Vanilla is grown on small patches of land both as a single crop as well as an inter crop. As it needs a lot of water for growth, it is largely grown on the rainier windward side of the island. Initially, vanilla is planted next to small trees until its vines grow to some height, at which point it is cut down closer to the soil so that it spreads across the ground. It starts to flower when about three years old; the flowering period is from July to August. The government of French Polynesia sets the mandate for the final humidity level of the vanilla beans which is currently 55 percent. This distinguishes vanilla from Tahiti from all other vanillas worldwide.

Production, initially for export, reached a high of 200 tons in 1939. But it decreased to about 125 tons (metric) due to the onset of World War II in 1945. Exports gradually increased after the war to 300 tons by 1949 but then started to decline with about four tons of export in 1985 as it became ineffective to produce vanilla due to international competition, the costs of transportation of processed vanilla, exchange rates, state protectionism, plant pathology, varying global economics, and availability of cheaper varieties, which all affected the economics of vanilla production in the area.

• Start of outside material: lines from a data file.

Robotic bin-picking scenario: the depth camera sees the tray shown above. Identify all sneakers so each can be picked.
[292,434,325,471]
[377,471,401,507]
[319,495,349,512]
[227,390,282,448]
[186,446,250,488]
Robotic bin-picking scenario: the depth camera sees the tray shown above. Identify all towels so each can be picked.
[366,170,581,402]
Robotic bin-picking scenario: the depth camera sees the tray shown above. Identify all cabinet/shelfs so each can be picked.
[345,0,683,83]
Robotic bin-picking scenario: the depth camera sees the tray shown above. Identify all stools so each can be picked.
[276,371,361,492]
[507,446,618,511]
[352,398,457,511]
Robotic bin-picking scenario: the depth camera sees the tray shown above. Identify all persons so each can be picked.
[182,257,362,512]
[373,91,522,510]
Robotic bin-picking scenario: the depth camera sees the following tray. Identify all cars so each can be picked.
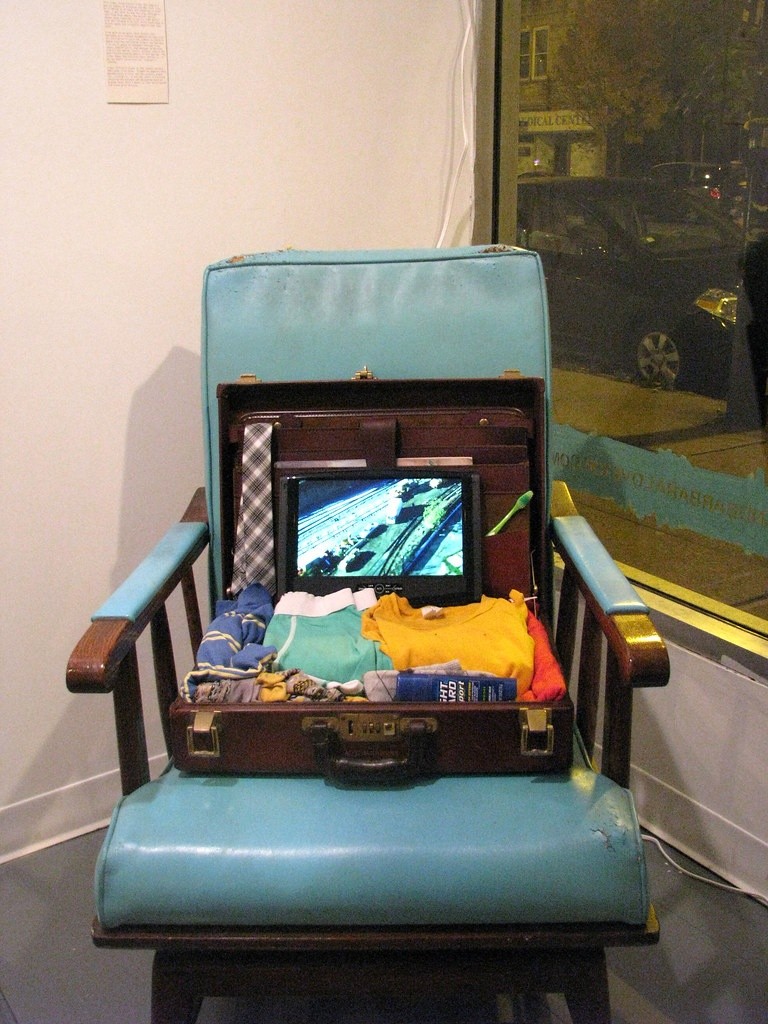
[518,175,767,398]
[646,161,738,217]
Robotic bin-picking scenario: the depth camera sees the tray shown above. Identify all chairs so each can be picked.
[63,242,675,1024]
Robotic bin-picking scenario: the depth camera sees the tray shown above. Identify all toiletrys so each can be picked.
[395,672,517,703]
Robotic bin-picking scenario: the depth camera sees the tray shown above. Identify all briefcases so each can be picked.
[168,370,576,787]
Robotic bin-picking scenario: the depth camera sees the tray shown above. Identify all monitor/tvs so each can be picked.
[277,468,482,609]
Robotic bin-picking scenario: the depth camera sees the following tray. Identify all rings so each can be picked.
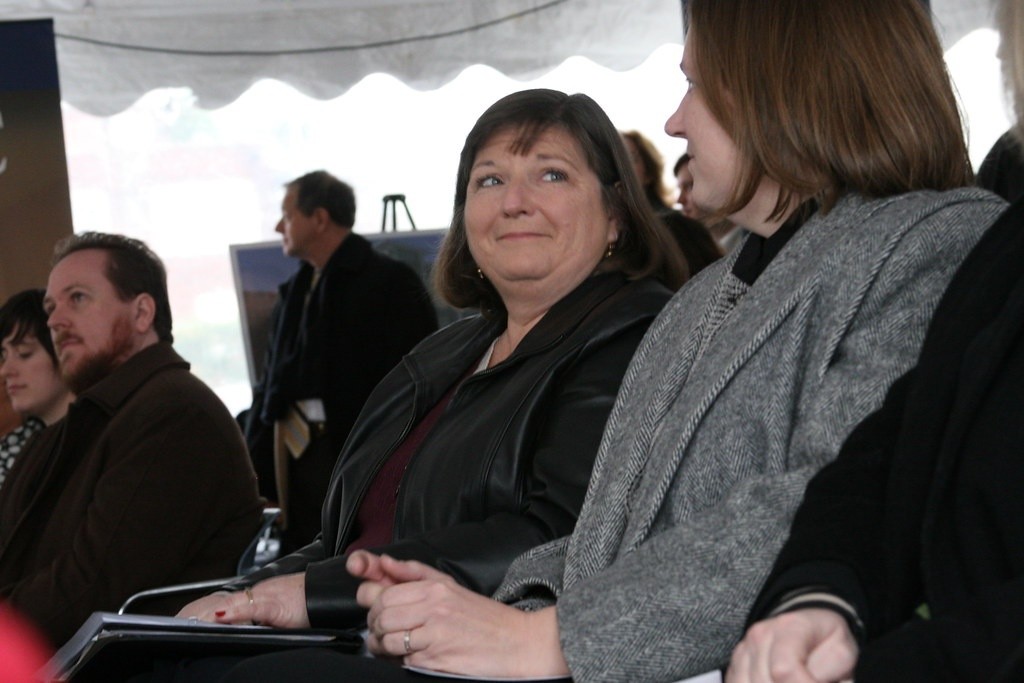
[404,630,414,654]
[244,589,254,604]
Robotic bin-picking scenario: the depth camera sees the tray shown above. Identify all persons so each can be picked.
[243,171,440,549]
[672,153,751,255]
[177,88,689,635]
[726,196,1024,683]
[220,0,1009,683]
[618,130,723,298]
[0,232,265,654]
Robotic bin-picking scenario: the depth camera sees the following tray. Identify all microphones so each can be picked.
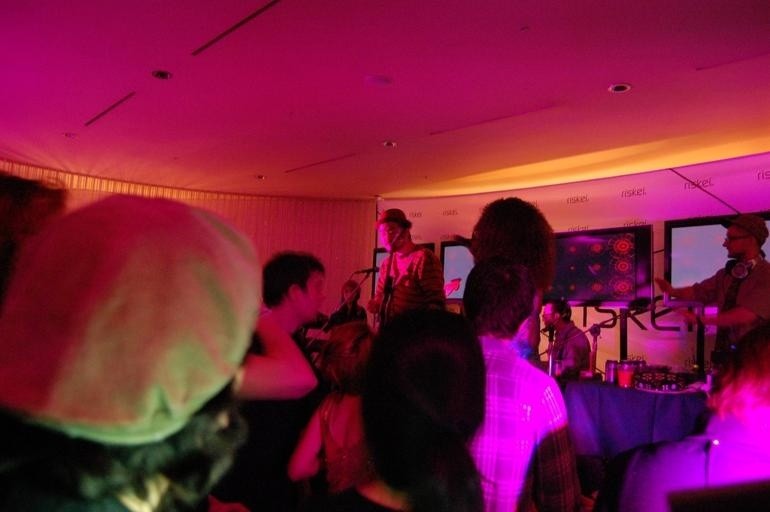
[353,267,380,274]
[541,307,571,333]
[389,220,412,248]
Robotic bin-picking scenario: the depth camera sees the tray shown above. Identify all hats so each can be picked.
[719,211,769,244]
[0,193,265,451]
[373,207,414,232]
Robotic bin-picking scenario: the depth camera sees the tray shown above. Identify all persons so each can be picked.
[1,163,770,512]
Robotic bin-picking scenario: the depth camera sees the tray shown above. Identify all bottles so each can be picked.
[604,358,645,389]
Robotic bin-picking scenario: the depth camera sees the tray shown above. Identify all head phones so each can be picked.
[724,249,766,279]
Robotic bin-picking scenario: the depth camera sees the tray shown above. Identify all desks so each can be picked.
[567,380,705,457]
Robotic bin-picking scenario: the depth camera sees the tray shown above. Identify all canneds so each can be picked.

The Centre d’Experimentation du Pacifique (CEP) was established with the goal of reviving the economy. It was launched in 1962 to overcome the drawbacks faced by the economy at large, with vanilla production being the economy's cornerstone at the time. In an effort to spark innovation and new growing techniques, emphasis was shifted to "shade house cultivation", with less-intensive labour required (due to the controlled indoor climate), and reduction in chemicals necessary for outdoor farming. Controlled growth resulted in an export record of 12 tons in 2010. In the present day, the production is largely locally utilized in view of Tahitian vanilla becoming a "status symbol of cultural identity and pride in Polynesia." Promotional actions instituted by the government to act upon this pride and boost vanilla production are many; even a dessert served by an airline in the on-board meal is infused with Tahitian vanilla.

As of 2013, vanilla production (FAO records for 2013) in French Polynesia (specifically Tahiti) accounted to only about 0.07% of the total world production; it was 60 tons from an area of 7 ha with a yield of 13 hectograms per ha, comparative to the 3,500 tons yielded by plantations in Madagascar, and 3,400 tons yielded in Indonesia.

Some plantations are open to tourists; Maison de la Vanille for instance, near Haamene, permits visitors to view the vanilla preparation and drying. The island of Tahaa offers a tour, conducted by a private outfit, that takes visitors to one of the older and more voluminous plantations, situated on Hurepiti Bay.